Mumbai: Starwood Hotels & Resorts Worldwide Inc plans to have 100 hotels in India by 2015 and aims to make the country its third-largest revenue contributor after the United States and China by 2013-14, its chief financial officer said.
The company will expand in India and China via management contracts, CFO Vasant Prabhu told Reuters.
“We will have over a 100 hotels in China by the end of next year, and we think India has the same potential, though China is ahead in infrastructure building,” Prabhu said.
International chains expanding in India prefer not to own properties and limit themselves to management contracts, partnering with realty firms and wealthy individuals.
Prabhu said India probably ranked number five or six currently in terms of revenue.

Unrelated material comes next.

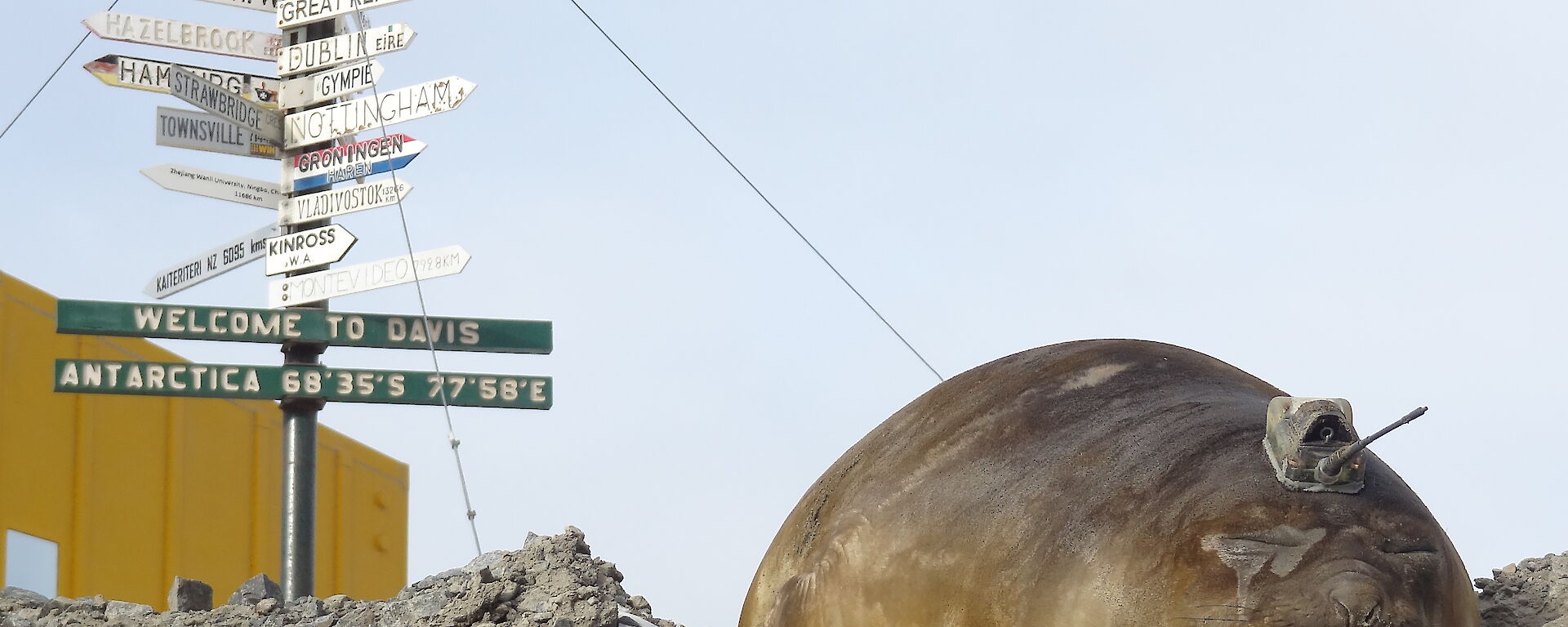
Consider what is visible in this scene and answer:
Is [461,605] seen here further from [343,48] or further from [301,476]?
[343,48]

“Sometimes it takes longer in India to develop hotels. In most countries it takes two to three years, in India it can take five years,” he said, adding that work could get slowed down due to permissions and clearances.
In March, Starwood said it plans to open its first Sheraton hotel in Bangalore this year. There are already 10 Sheratons in India.

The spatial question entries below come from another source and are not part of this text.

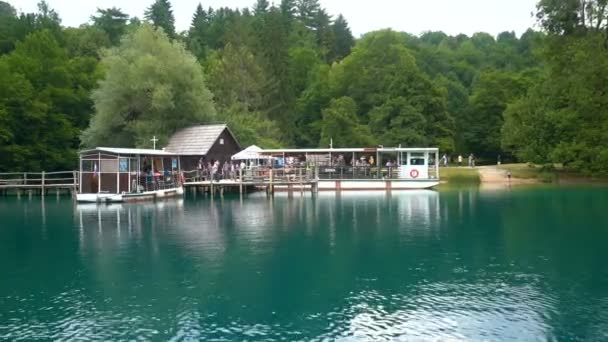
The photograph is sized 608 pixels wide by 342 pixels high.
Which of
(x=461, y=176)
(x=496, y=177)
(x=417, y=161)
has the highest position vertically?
(x=417, y=161)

Starwood, which has more than 1,000 hotels in over 100 countries, has just 31 hotels in India. It will add seven hotels in India by the end of this year, Prabhu said.
The company expects to add 2,000 employees in India over the next two years. Starwood also announced plans to open its first W brand hotel in Mumbai, slated for a 2015 opening.
The hotel chain, which falls under the fast-growing boutique or lifestyle category, began as a predominantly North American-focused name but has shifted its focus abroad in the past two years or so.
In February, Starwood posted a higher-than-expected quarterly profit by controlling salaries and hiring even as it reaped the benefits of the United States’ business-led economic recovery, which saw corporate travel come back early and fast.
The company’s Sheraton and other brands compete against rivals such as Marriott International Inc’s Courtyard and Hilton Hotels’ Doubletree for the higher-end business traveler.